The voice of her brother Charlie.
Chapter 84
“And the returns on Quick Cup, they’re absolutely phenomenal! We’re feeding ten tons of tea through the machine a week and we still can’t keep up with the demand. The new machine’s on order, and Dunne promised it’ll be in New York by November. Just in time for the holidays! Maddie’s designed the most beautiful gift tin for Christmas. You’ve got to see it. I brought the sketches –”
“Oh, never mind the tea, Stuart. How are you?” Fiona asked. “How are Michael and Mary and Nate and Maddie? How’s Teddy? And Peter?”
“I’m fine. They’re fine. Everyone’s fine, Fiona. The bigger question is, how are you? No one really believes what’s happened, you know. Michael kept telling us installments and we kept saying he was making it up. I mean, really! First a whole new tea company, then a husband … everyone thinks you’ve gone bonkers!”
Fiona laughed. She was so happy to have Stuart here. He’d just arrived from New York that morning. She’d arranged to have him met at the station, and have his things taken to the Savoy, and then she’d gone to see him herself, arriving there only half an hour ago. She’d planned for them to have a nice, civilized luncheon, but he said he was tired of sitting and insisted they go right to Oliver’s and then Mincing Lane. A tea man through and through, he was much more interested in business than lobster salad.

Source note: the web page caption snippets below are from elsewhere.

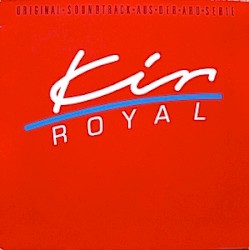 Kir Royal: Original Soundtrack aus der ARD Serie
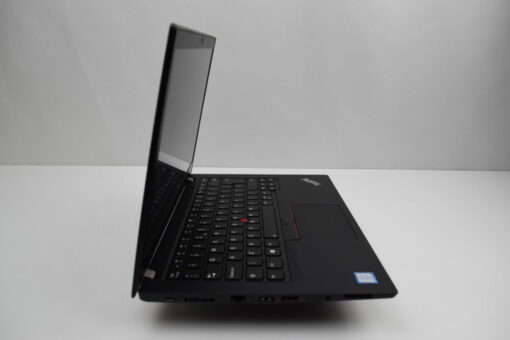 Lenovo ThinkPad T480S 14" Touch i5 8th gen RAM 16GB SSD 512GB Laptop SKU11780 - Image 9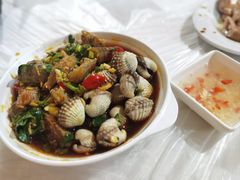 -车头老二大排档(金城步行街店)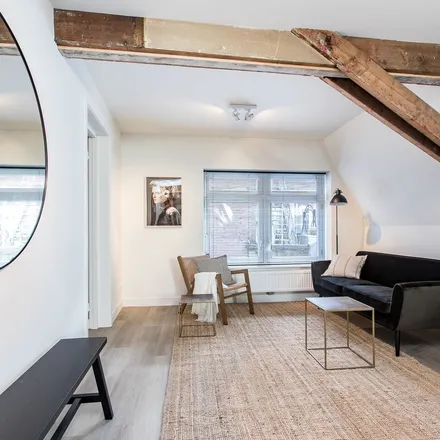Rent this 1 bed apartment on Visstraat 2G in 5211 DN 's-Hertogenbosch, Netherlands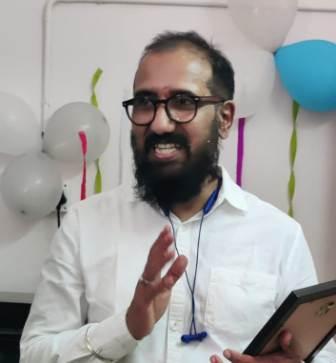 प्रो० सुनील नौटियाल जीबी पंत हिमालयन पर्यावरण संस्थान के डायरेक्टर नियुक्त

They were walking down the Wapping’s High Street arm in arm now, catching up.
“Really, though, Fiona,” Stuart said, suddenly serious. “All jokes aside, it sounds like you almost lost your life.”
“Found it, rather.”
“But the man nearly killed you! William Burton, of all people. I almost went to work for him once. As a lad. Years and years ago.” He shook his head. “It defies comprehension. And you say they never found the body?”
“No, by the time they got the fire out, the tide had come and gone. It took him with it.”
“And the man who killed him?”
“They never found him, either,” Fiona said, looking away.
“He just shot William Burton, rescued you, and kept on going?”